Lois Romano didn’t set out to become a journalist.
She was 22, a recent Emmanuel graduate, and looking for part-time work when she answered a classified ad for a reporting job at a small Capitol Hill newspaper, Roll Call. Within days, she was calling members of Congress directly—and getting invited in.
One assignment, tied to Women’s History Month, led her to interview a slate of prominent female lawmakers. What happened next would launch her career.
When Romano inquired about interviewing Representative Bella Abzug, her staff told her she could catch her at the airport—and suggested she pick her up. So she did, enlisting a friend to take notes while she drove.
“I’m driving and asking her questions, and she’s saying, ‘You’re going to get us killed,’” Romano recalled. “My friend’s in the backseat taking notes—badly—and I’m just trying to keep up.”
She wrote two stories: one from her reporting, and one from that chaotic car ride.
When she handed them in, her editor looked at her and asked, “Did this really happen?”
It had. And it got her the job.
Reporting on Power—and the People Behind It
That instinct—to look beyond the surface of power and into the people behind it—would define Romano’s career. Over the course of decades at The Washington Post and Politico, she covered seven presidential campaigns and profiled figures including Jesse Jackson, Joe Biden, Hillary Clinton, and Barack Obama.
Some of the most meaningful moments, she said, came from being close to history as it unfolded.

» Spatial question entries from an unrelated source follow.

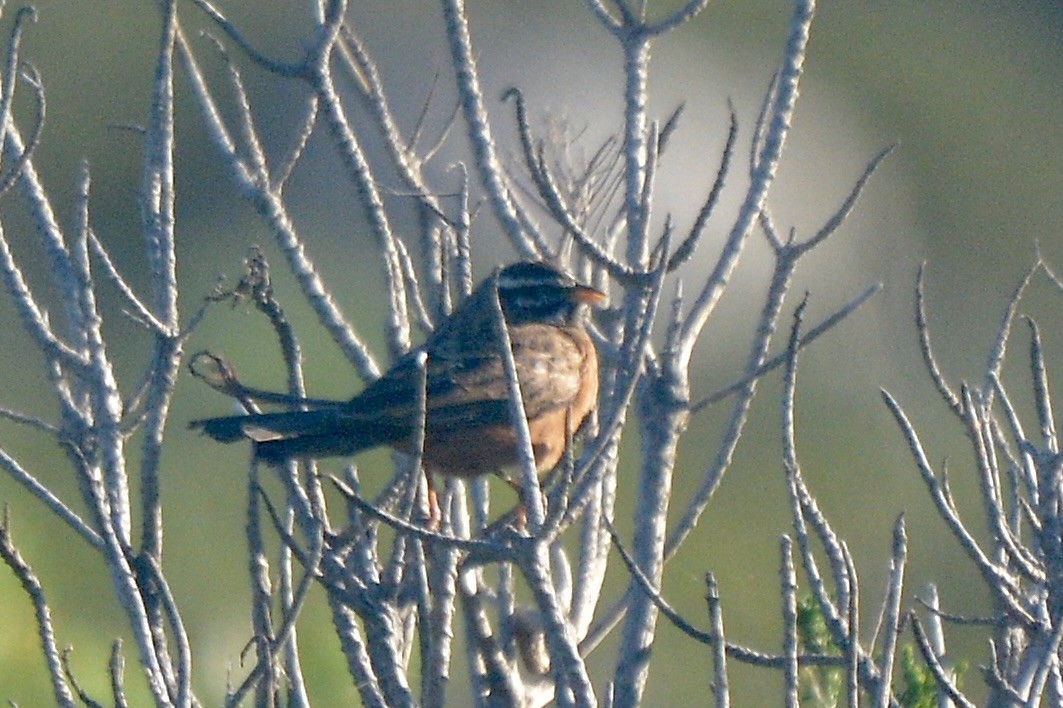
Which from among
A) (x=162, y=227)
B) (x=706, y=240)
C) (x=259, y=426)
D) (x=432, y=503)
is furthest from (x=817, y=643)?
(x=706, y=240)

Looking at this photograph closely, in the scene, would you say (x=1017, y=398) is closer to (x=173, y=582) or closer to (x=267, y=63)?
(x=173, y=582)

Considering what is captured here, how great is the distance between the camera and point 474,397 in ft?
15.7

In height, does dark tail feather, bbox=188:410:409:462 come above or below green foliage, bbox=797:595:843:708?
above

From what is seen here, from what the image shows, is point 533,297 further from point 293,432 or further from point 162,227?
point 162,227

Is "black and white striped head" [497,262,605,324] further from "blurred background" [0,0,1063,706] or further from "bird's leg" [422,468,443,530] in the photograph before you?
"blurred background" [0,0,1063,706]

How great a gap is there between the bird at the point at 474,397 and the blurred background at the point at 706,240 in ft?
12.8

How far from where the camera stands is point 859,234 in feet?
49.4

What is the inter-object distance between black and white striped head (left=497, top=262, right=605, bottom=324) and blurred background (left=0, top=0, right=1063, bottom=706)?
3.68 m

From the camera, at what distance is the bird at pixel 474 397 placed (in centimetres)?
382

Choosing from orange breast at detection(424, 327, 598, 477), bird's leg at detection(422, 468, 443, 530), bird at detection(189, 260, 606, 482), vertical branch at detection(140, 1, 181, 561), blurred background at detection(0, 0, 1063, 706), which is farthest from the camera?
blurred background at detection(0, 0, 1063, 706)

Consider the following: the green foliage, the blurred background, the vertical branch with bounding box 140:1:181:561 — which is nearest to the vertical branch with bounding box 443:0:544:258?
the vertical branch with bounding box 140:1:181:561

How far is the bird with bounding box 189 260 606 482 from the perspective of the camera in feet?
12.5

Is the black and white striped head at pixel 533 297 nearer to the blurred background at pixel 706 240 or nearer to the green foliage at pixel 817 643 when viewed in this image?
the green foliage at pixel 817 643

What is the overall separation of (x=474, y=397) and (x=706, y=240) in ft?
26.2
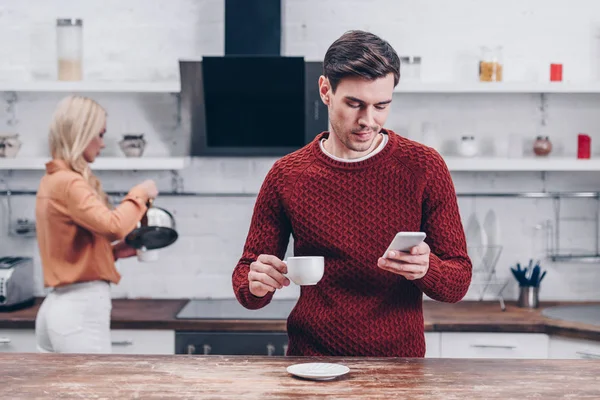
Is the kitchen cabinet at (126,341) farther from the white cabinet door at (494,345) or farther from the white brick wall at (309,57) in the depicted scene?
the white cabinet door at (494,345)

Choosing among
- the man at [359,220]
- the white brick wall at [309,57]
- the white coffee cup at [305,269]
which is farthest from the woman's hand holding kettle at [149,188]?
the white coffee cup at [305,269]

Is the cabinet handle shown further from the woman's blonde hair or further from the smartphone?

“An exhilarating story for me was traveling with Jesse Jackson through Georgia when he was running for president,” Romano said. “He drew enormous crowds—we were going through back roads, into minority neighborhoods and affluent neighborhoods. It was very poignant.”
Decades later, she saw that story come full circle.
When Obama emerged as a national figure, Romano watched as Jackson—once a pioneering presidential candidate—stood in the crowd, visibly moved.
“To see him standing there, with tears running down his face, you just knew you were watching this incredible moment,” she said.
“I don’t believe that covering politicians is just about the news,” she added. “It’s about character—who they are, where they came from, what shaped them.”
Her years in the Post’s Style section helped refine that approach. Writing long-form profiles, she learned to move beyond headlines and into the deeper terrain of personality and motivation.
“The reporting came naturally to me, but I taught myself how to write,”she said. “Reading biographies, reading fiction, figuring out how to organize a story—and to communicate the core of who someone is.”